The American Museum (the first magazine to print the Constitution)

The American Museum (published by Mathew Carey, 1787-1792)

The American Museum was a monthly magazine with a national audience published in Philadelphia in the late-18th century by Mathew Carey. The pioneering publication was one of the first successful American literary magazines. While the American Museum was only published for six years, it chronicled some of the most important events in American history.

Mathew Carey founded the American Museum using a $400 loan from none other than the Marquis de Lafayette. During its publication, Carey printed a total of 72 monthly issues (which were later bound into twelve volumes). The publication ran every month from January 1787 through December 1792. During this period, the magazine re-printed many of the most significant historical documents in the American political canon, alongside original works written for the magazine. 

Fortuitously, Carey created the American Museum in 1787, the year that the Constitution was written in Philadelphia. As such, the magazine contains a copy of the Constitution printed in the September of 1787 edition. Carey also reprinted the famous debates leading to the Constitution’s ratification in 1788. In 1789, the American Magazine reported the proceedings of the first Congress, along with the debates over the adoption of the Bill of Rights.

[Records from a data source]
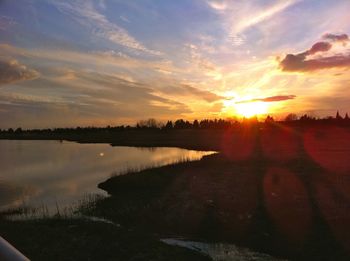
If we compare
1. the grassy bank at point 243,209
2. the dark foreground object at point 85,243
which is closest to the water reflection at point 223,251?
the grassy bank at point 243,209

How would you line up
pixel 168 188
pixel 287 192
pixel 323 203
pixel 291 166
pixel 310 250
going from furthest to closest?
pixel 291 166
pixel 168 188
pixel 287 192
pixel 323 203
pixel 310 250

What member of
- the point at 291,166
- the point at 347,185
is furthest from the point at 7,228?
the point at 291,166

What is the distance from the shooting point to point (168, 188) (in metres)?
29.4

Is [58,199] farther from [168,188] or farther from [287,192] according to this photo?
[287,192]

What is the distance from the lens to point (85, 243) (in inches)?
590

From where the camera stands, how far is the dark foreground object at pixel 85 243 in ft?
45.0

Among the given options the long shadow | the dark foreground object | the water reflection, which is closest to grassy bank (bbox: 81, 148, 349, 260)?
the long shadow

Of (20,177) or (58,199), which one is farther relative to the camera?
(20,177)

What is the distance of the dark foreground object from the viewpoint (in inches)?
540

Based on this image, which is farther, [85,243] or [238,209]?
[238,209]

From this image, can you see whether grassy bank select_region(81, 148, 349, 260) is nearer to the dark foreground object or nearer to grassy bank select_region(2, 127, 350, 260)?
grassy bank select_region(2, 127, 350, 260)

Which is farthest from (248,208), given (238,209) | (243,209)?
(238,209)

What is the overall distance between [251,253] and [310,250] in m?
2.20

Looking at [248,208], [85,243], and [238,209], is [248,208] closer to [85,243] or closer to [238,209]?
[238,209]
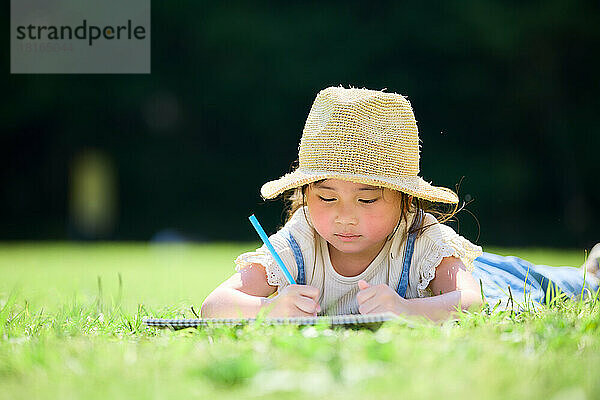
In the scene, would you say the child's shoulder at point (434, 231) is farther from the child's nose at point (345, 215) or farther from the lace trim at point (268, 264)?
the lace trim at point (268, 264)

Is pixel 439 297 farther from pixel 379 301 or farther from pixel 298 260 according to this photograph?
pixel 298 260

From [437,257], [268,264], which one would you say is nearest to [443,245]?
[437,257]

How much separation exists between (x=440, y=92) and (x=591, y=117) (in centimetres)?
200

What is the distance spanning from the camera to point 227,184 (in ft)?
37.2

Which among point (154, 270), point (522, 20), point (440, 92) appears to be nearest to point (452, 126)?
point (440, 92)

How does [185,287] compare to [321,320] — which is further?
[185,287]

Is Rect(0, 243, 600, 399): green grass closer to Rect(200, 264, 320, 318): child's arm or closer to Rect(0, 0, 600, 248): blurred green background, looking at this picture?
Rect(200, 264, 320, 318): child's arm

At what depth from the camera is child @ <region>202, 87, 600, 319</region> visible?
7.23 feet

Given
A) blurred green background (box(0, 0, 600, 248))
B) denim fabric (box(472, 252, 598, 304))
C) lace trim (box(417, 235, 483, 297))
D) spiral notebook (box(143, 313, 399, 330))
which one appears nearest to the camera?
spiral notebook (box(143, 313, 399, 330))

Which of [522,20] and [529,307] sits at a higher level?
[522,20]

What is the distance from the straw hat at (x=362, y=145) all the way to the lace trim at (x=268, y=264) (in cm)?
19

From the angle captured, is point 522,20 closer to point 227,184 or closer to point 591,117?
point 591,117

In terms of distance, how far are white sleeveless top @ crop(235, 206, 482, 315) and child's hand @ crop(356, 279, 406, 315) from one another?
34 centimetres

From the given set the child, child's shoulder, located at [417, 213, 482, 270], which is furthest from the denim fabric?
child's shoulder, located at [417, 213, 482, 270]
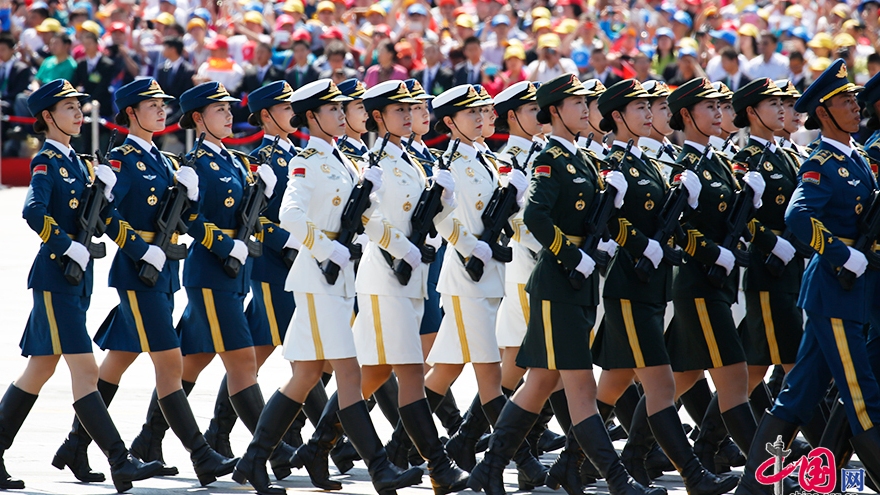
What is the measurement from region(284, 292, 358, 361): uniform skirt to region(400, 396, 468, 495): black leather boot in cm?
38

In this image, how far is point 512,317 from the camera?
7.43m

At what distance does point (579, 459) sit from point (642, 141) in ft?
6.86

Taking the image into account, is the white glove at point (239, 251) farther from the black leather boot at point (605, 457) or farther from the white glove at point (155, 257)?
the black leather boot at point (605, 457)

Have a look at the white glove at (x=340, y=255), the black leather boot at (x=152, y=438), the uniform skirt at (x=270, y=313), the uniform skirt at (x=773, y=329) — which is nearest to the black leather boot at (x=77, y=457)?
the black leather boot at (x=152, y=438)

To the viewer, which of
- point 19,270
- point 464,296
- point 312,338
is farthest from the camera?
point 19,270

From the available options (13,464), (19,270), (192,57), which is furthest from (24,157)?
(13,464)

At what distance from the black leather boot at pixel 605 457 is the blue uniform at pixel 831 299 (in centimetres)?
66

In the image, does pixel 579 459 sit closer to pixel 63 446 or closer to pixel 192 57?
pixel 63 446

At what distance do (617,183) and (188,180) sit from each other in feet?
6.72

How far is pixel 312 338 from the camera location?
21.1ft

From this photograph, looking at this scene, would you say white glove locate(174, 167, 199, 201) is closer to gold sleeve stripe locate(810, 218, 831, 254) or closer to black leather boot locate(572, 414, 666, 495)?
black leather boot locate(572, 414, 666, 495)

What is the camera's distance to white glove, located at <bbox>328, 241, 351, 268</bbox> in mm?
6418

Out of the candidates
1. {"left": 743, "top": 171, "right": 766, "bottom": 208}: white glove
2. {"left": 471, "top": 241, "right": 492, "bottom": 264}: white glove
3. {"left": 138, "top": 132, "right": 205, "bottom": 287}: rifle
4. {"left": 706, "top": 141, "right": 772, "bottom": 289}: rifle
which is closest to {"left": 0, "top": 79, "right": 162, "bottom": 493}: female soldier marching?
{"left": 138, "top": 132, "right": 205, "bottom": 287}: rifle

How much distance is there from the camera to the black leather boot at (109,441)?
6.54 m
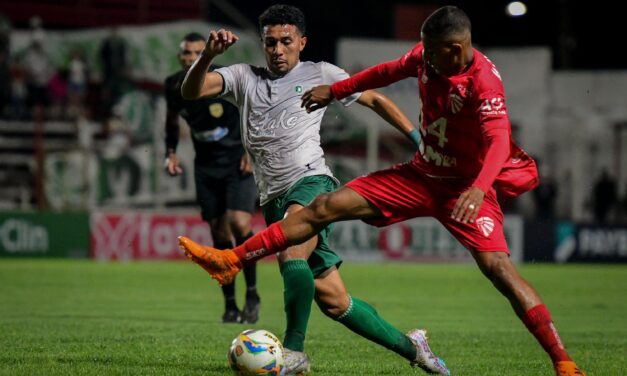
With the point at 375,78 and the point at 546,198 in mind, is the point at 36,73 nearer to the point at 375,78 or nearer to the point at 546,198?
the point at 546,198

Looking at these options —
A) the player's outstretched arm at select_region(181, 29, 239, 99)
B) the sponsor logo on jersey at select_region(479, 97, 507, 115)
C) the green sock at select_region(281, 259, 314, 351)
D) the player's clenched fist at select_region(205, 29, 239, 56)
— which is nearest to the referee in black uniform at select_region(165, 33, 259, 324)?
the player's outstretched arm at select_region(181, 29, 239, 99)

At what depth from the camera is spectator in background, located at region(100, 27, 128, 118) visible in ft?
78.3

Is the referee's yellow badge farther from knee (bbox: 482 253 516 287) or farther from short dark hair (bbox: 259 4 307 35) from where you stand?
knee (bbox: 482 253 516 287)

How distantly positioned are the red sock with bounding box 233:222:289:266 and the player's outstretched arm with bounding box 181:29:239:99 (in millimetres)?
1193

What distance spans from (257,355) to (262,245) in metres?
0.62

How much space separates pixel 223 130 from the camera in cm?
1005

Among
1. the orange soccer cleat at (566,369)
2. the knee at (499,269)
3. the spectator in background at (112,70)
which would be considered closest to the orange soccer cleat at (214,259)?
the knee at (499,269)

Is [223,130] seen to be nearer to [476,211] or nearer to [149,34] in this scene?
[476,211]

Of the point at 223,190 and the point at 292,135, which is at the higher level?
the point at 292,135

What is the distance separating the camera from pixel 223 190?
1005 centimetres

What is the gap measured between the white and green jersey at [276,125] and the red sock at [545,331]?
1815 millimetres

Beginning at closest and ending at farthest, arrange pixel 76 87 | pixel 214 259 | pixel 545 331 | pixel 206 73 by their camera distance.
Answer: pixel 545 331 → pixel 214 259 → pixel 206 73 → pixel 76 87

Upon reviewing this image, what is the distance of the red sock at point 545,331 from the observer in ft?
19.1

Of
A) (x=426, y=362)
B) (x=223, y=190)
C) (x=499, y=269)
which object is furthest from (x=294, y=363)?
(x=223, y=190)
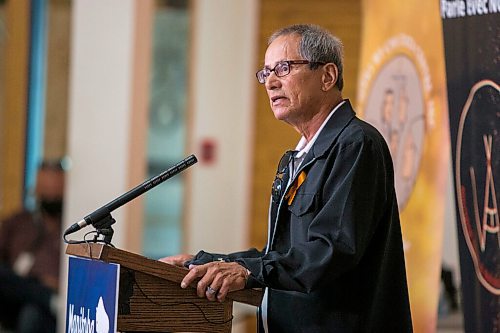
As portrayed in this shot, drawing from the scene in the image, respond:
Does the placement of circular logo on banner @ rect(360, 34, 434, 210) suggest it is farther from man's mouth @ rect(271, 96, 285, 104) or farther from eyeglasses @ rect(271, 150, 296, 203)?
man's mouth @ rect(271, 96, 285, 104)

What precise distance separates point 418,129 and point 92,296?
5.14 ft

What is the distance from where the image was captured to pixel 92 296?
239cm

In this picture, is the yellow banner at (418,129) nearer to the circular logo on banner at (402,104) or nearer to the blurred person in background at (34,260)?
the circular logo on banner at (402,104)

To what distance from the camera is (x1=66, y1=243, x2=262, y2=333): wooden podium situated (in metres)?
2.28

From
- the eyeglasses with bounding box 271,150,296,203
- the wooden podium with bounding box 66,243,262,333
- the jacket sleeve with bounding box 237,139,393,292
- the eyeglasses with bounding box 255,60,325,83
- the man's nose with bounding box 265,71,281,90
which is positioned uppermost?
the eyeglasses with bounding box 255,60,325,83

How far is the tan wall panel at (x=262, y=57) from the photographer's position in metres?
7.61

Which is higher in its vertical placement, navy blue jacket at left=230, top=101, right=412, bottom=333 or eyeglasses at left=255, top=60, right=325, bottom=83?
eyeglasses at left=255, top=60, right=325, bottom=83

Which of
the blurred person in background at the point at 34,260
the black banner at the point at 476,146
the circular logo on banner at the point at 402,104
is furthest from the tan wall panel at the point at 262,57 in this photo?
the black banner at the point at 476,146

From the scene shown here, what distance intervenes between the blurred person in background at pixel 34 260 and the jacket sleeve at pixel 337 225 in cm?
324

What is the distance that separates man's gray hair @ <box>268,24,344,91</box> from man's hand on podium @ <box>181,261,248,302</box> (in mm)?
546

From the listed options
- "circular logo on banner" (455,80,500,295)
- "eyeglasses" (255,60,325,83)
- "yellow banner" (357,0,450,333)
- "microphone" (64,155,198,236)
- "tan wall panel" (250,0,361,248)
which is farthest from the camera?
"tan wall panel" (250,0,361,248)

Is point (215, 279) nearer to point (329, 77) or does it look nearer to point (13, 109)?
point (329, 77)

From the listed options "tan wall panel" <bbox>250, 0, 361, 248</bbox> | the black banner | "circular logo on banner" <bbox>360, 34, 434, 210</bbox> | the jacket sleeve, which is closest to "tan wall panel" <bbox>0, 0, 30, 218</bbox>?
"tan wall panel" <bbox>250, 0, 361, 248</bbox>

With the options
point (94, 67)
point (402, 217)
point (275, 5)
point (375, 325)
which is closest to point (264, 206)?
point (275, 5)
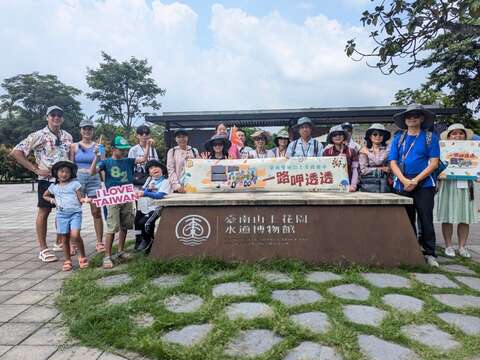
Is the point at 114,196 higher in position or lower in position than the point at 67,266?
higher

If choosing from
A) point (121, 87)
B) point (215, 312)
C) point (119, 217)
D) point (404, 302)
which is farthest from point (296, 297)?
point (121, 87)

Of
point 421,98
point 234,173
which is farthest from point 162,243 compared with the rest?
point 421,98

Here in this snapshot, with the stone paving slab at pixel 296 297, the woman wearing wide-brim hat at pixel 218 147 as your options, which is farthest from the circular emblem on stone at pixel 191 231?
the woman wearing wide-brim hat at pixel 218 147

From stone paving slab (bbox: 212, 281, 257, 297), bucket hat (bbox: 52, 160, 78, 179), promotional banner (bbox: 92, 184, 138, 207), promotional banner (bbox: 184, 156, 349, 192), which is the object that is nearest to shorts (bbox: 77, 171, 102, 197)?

Exercise requirements
1. Copy the passage on the American Museum word for word, from "The American Museum (the" up to and including "in American history.".
2. Continue the passage on the American Museum magazine, picking up after its final sentence.

Solved tasks
1.
The American Museum (the first magazine to print the Constitution)

The American Museum (published by Mathew Carey, 1787-1792)

The American Museum was a monthly magazine with a national audience published in Philadelphia in the late-18th century by Mathew Carey. The pioneering publication was one of the first successful American literary magazines. While the American Museum was only published for six years, it chronicled some of the most important events in American history.

2.
Copied below is the September 1787 publication of the Constitution, along with Federalist I , which appeared in the November 1787 edition:

Recognizing that Hamilton, Madison and Jay addressed the Federalist papers to the “people of the state of New York,” historians have debated the impact of the essays in other states. Nevertheless, the American Museum was the first instance of the Federalist papers being published in Philadelphia, where the Constitution was drafted. The November edition of the American Museum was also one of the first periodicals outside of New York to reprint Federalist essays.

It is also clear that the America Museum enjoyed readers around the nation, as is evidenced by its subscribers who resided in almost every state. Pictured below is a page from the subscriber list, capturing both Alexander Hamilton and Aaron Burr among the named subscribers from New York.

In addition to political tracts, the American Museum also printed a wide range of other Americana including poetry and prose. As such, it became one of the first American periodicals to recognize emerging American literature and culture, separate from European content.

The magazine also contained rare engravings and maps, some of which are copied below, including Benjamin Franklin’s “Chart of the Gulf Stream” and the nauseating “Plan of an African Ship’s Lower Deck.” Although it may have alienated southern subscribers, Carey did not shy away from printing anti-slavery tracts.

As editor and publisher, Carey sought to republish and “preserve the most valuable” of the pamphlets, essays and papers which “reflected credit on their authors, as well as this country.” Carey explained in his preface to the first edition that he did not limit himself to recent material, but also included work that appeared “prior to and during the war….” Among the contributors featured in the magazine were Benjamin Franklin, Alexander Hamilton, John Jay, Thomas Jefferson, and Noah Webster. It is not surprising that Thomas Paine’s Common Sense was printed in the inaugural edition in January of 1787, along with critiques of the Articles of Confederation.

Given the otherwise “perishable nature of the vehicles that contained them,” Carey happily assumed the role of curator and publisher. He acknowledged that his new magazine was “destitute. . . of originality…” He also suggested that the collection might be enriched by recurring occasionally to European publications “calculated to promote the cause of liberty, religion, and virtue.” Click here for a link to Volume 1.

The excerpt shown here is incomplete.